<<<<
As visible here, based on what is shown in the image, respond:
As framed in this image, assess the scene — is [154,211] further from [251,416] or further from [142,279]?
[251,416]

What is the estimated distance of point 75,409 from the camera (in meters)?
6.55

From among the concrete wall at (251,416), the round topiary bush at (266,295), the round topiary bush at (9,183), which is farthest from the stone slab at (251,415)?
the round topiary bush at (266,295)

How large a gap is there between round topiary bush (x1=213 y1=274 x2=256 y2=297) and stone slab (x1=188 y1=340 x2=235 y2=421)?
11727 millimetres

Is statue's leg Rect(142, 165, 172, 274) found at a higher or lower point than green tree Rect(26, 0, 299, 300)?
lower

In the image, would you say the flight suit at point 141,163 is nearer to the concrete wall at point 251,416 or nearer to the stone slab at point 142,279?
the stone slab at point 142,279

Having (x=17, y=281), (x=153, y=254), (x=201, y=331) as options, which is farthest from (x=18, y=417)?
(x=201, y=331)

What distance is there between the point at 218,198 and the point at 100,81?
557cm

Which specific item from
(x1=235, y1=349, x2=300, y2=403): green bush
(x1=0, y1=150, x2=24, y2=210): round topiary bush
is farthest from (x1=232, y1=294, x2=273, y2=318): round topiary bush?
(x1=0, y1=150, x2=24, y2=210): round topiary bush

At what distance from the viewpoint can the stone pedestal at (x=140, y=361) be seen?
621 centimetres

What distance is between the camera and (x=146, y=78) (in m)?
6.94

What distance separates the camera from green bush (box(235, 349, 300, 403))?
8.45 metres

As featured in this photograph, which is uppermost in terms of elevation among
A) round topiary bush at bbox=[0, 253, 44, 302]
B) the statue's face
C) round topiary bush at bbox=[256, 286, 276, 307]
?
>>>>
→ DESCRIZIONE DEL COMPITO
Inserisci le righe del materiale qui sopra in una lista JSON di stringhe, una per riga, omettendo le righe vuote.

→ RISPOSTA
[
  "As visible here, based on what is shown in the image, respond:",
  "As framed in this image, assess the scene — is [154,211] further from [251,416] or further from [142,279]?",
  "[251,416]",
  "What is the estimated distance of point 75,409 from the camera (in meters)?",
  "6.55",
  "From among the concrete wall at (251,416), the round topiary bush at (266,295), the round topiary bush at (9,183), which is farthest from the stone slab at (251,415)?",
  "the round topiary bush at (266,295)",
  "How large a gap is there between round topiary bush (x1=213 y1=274 x2=256 y2=297) and stone slab (x1=188 y1=340 x2=235 y2=421)?",
  "11727 millimetres",
  "Is statue's leg Rect(142, 165, 172, 274) found at a higher or lower point than green tree Rect(26, 0, 299, 300)?",
  "lower",
  "In the image, would you say the flight suit at point 141,163 is nearer to the concrete wall at point 251,416 or nearer to the stone slab at point 142,279?",
  "the stone slab at point 142,279",
  "Having (x=17, y=281), (x=153, y=254), (x=201, y=331) as options, which is farthest from (x=18, y=417)?",
  "(x=201, y=331)",
  "What distance is there between the point at 218,198 and the point at 100,81?",
  "557cm",
  "Which specific item from",
  "(x1=235, y1=349, x2=300, y2=403): green bush",
  "(x1=0, y1=150, x2=24, y2=210): round topiary bush",
  "is farthest from (x1=232, y1=294, x2=273, y2=318): round topiary bush?",
  "(x1=0, y1=150, x2=24, y2=210): round topiary bush",
  "At what distance from the viewpoint can the stone pedestal at (x=140, y=361) be seen?",
  "621 centimetres",
  "What distance is between the camera and (x=146, y=78) (in m)?",
  "6.94",
  "What distance separates the camera from green bush (box(235, 349, 300, 403))?",
  "8.45 metres",
  "As featured in this photograph, which is uppermost in terms of elevation among",
  "A) round topiary bush at bbox=[0, 253, 44, 302]",
  "B) the statue's face",
  "C) round topiary bush at bbox=[256, 286, 276, 307]",
  "?"
]